Problèmes -
**a)** Extrayez du passage fourni, sans la moindre modification, la partie allant de « Devenus nomades, les » jusqu'à « d’un meilleur endroit. » inclus.
**b)** D'après le passage fourni, qu'ont fait les robots de l'ancienne ville après avoir survécu aux humains ? Énumérez toutes ces actions.

Passage fourni -
★ ★ ★ ★ ★ ★ ★
Devenus nomades, les humains se mettent en quête d’un endroit plus paisible pour vivre. Arrivés aux portes d’une ancienne ville, ils sont surpris par son état de conservation. Tout y est impeccablement propre et fonctionnel. L’eau courante marche toujours et la nourriture abonde. Logique, les habitants de cette ville n’en ont pas besoin puisque ce sont tous des robots. Autrefois dévolus aux taches ménagères, ces esclaves ont survécu, contrairement aux humains. Ils se sont organisés et continuent d’effectuer les tâches quotidiennes tout en empêchant la venue d’intrus. Du coup, impossible de s’installer ici, au grand dam de Ryu qui cherchera à contourner ces robots afin de vivre dans ce lieu idéal. Malheureusement, c’est la destruction de la cité qui contraindra le groupe à reprendre la route en quête d’un meilleur endroit.
Le troisième volume amène son nouveau lot de mutants. On y découvre une nature toujours plus hostile ou ayant pris le dessus sur les hommes. Inversant ainsi les rôles. Le groupe découvre également une vraie cité entièrement gouvernée par un être suprême, sorte de dieu inquisiteur. Au fil des bouleversements de l’histoire, au fur et à mesure que le groupe découvre certains secrets, le lecteur avance, lui aussi, au même rythme et reste abasourdi par certaines révélations. Ainsi, après la destruction du bouddha géant servant de robot dominateur au dieu de la cité, le groupe découvre un ersatz d’humanoïde à quatre yeux et au cerveau sur-développé. Celui-ci affirme connaître Ryu et attendait sa venue. Pourquoi ? Tout simplement pour qu’il devienne dieu à sa place. De nombreuses explications s’en suivent et tout ce que nous imaginions est remis en cause. Aussi bien par la position de la terre dans l’espace que par le temps qui n’est pas celui que nous imaginions : ce dieu mutant ayant vécu près de mille années.
★ ★ ★ ★ ★ ★ ★
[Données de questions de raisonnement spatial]

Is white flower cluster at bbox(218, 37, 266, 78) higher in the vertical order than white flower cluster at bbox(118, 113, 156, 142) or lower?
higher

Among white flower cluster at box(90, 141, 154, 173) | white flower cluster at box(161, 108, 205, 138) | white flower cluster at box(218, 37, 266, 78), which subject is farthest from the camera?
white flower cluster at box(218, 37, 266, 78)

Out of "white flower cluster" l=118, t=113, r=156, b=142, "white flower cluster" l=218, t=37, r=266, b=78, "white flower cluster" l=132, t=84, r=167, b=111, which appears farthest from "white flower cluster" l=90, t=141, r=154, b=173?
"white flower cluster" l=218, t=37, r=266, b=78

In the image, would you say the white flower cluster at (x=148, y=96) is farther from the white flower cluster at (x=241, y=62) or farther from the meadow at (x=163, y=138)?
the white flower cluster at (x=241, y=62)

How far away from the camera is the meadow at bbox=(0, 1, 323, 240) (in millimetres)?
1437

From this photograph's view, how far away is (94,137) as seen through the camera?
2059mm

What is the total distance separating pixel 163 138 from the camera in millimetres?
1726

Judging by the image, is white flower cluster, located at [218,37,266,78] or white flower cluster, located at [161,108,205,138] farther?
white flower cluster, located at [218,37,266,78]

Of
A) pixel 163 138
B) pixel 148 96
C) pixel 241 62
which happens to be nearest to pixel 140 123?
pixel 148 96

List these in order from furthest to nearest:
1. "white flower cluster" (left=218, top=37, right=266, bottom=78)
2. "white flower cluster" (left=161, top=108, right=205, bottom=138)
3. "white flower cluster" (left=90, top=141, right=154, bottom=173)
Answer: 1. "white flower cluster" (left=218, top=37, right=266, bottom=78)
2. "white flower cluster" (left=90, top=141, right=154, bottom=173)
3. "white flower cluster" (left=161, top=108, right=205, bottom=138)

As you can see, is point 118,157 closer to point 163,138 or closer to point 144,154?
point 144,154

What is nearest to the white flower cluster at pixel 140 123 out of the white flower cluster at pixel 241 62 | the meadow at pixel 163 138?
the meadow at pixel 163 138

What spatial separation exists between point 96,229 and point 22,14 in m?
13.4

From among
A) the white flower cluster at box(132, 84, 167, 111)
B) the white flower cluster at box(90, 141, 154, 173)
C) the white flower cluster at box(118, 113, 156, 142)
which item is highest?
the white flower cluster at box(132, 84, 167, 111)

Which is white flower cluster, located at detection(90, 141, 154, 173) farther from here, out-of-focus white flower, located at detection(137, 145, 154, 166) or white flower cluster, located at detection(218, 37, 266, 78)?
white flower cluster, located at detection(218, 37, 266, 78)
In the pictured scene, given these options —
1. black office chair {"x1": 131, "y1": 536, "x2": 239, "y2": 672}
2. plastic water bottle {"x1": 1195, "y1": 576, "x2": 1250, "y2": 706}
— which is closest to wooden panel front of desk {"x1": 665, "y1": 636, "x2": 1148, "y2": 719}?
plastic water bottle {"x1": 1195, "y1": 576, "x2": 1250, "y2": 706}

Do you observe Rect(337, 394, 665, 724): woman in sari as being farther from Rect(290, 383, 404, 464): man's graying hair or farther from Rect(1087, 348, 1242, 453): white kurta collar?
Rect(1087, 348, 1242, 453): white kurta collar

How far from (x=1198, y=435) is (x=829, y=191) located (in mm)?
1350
★ ★ ★ ★ ★ ★ ★
Solutions ci-dessous -
**a)**
Devenus nomades, les humains se mettent en quête d’un endroit plus paisible pour vivre. Arrivés aux portes d’une ancienne ville, ils sont surpris par son état de conservation. Tout y est impeccablement propre et fonctionnel. L’eau courante marche toujours et la nourriture abonde. Logique, les habitants de cette ville n’en ont pas besoin puisque ce sont tous des robots. Autrefois dévolus aux taches ménagères, ces esclaves ont survécu, contrairement aux humains. Ils se sont organisés et continuent d’effectuer les tâches quotidiennes tout en empêchant la venue d’intrus. Du coup, impossible de s’installer ici, au grand dam de Ryu qui cherchera à contourner ces robots afin de vivre dans ce lieu idéal. Malheureusement, c’est la destruction de la cité qui contraindra le groupe à reprendre la route en quête d’un meilleur endroit.

**b)**
- Ils se sont organisés.
- Ils continuent d'effectuer les tâches quotidiennes.
- Ils empêchent la venue d'intrus.